On public streets, the Quadrifoglio dialed in Race mode is both exhilarating and a bit scary. Hammer the pedal and the Alfa Romeo’s exhaust screams and turbos pop. From a standing stop, the car hits 80 mph in several eyes blinks. On the highway, 75 becomes 120 before you know it. I throttled and threw the car into some tight corners expecting it (and me) to sway or fishtail. It didn’t. The Giulia Q turned on a dime and accelerated forward.
The only offset to the thrill of this car’s peak performance is the fear of flashing lights and massive tickets. And that’s the great thing about Alfa Romeo’s Giulia Quadrifoglio versus a full-on super-car. If Race mode becomes too much, just turn it off.
Turn the DNA knob back to N or A and in tenths of a second, you’re back to driving a four-door sports sedan with hooks for a baby seat in the rear.
That a car with this performance level is also a realistic daily driver is pretty remarkable.
In addition to testing the Quadrifoglio’s speed credentials, I dialed it down and used it as a grocery-getter, around-towner, and actually did strap in a car seat for daycare drop-off and pickup.

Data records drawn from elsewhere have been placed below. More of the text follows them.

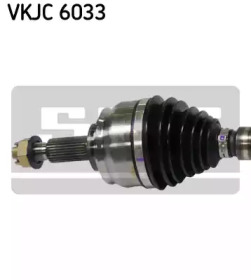 skf vkjc6033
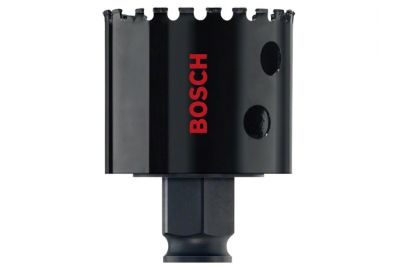 Коронка алмазная Bosch d 70мм гранит (2608580318)
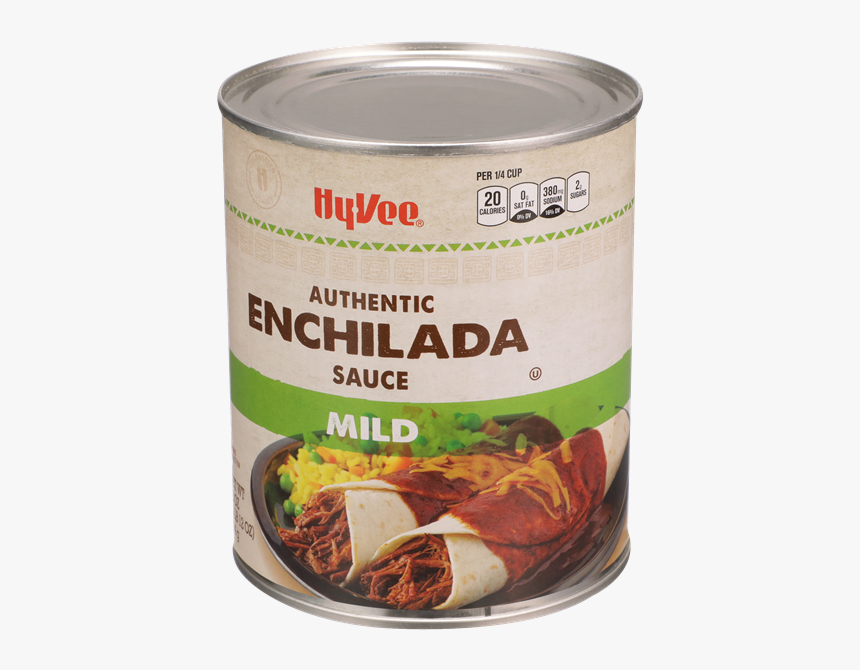 Corned Beef, HD Png Download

It was all doable and realistic.
The Quadrifoglio’s other tech—8.8-inch widescreen, GPS and infotainment system, and 360-degree airbags, parking, and blindspot sensors—enhance the car’s versatility and safety.

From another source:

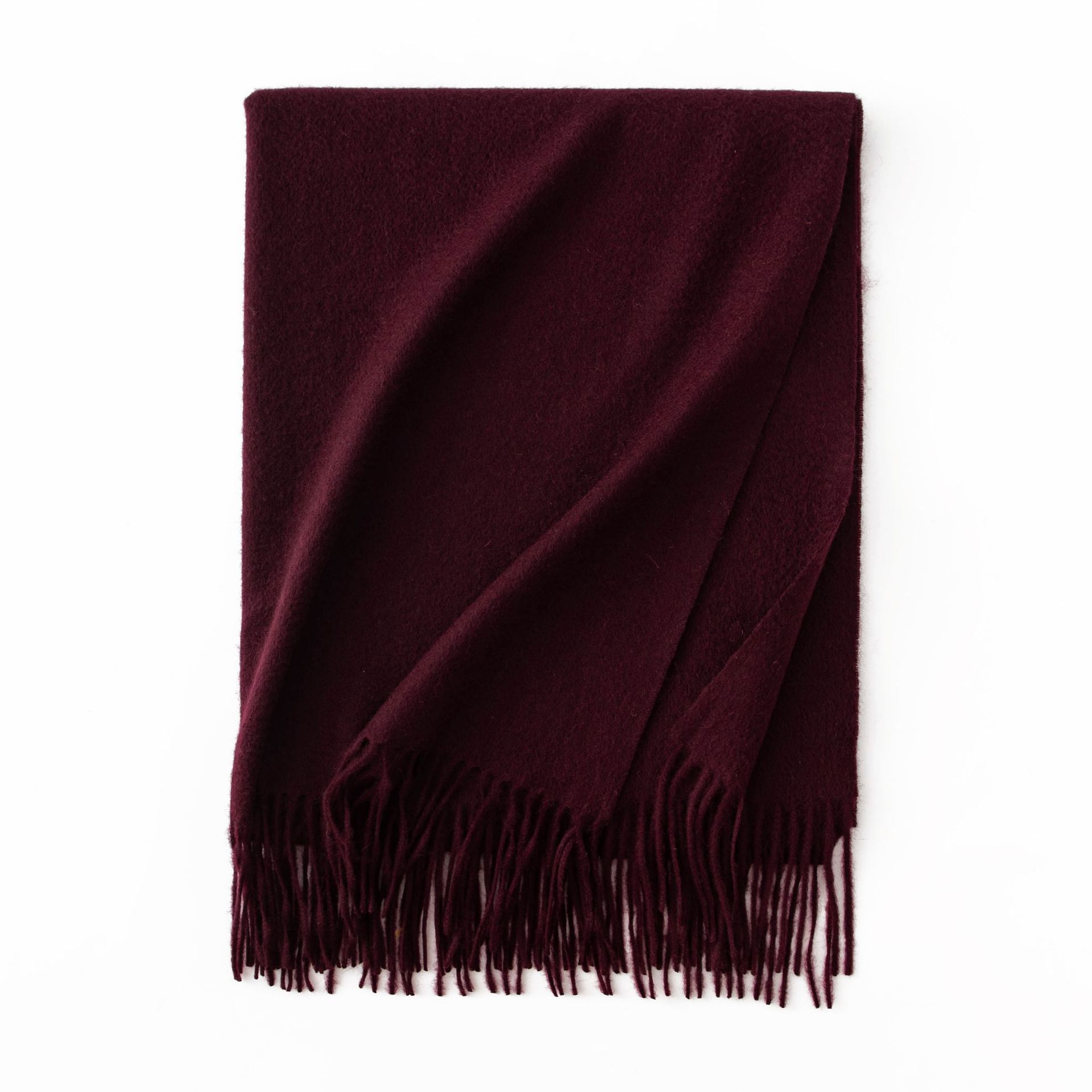 FHY25-7099-3 Luxury Purple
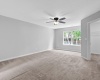 1507 W Edinburgh Bend, Bloomington, Indiana 47403,MLS,202532125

As for gripes, or things I’d change, there’s not much. As a 6,2” guy, the windshield integrated housing around the Electrochromic rear-view mirror was a bit vision impeding. Perhaps Alfa Romeo could engineer it up into the roof for us taller folks.
Final takes on Alfa Romeo’s Giulia Quadrifoglio? The $80,000 car could fall into a category of its own—somewhere between its luxury sport sedan peers such as BMW’s M3 and Cadillac’s ATS and full-on supercars.
This is probably why the 2018 Italian four-door received 5 stars from Car and Driver and Car of the Year accolades from Motor Trend.
Sport sedans like the Giulia Quadrifoglio and Audi’s RS 3 could start putting pressure on expectations for supercars. On performance stats and acceleration, the Alfa Romeo’s only hundredths back some of the most desired exotics for hundreds of thousands of dollars less.
So if you want an exotic sports sedan that’s faster than its peers—is a realistic daily driver, track, and autocross machine—and that touches supercar performance for a fraction of the cost, the Giulia Quadrifoglio may be your good luck charm.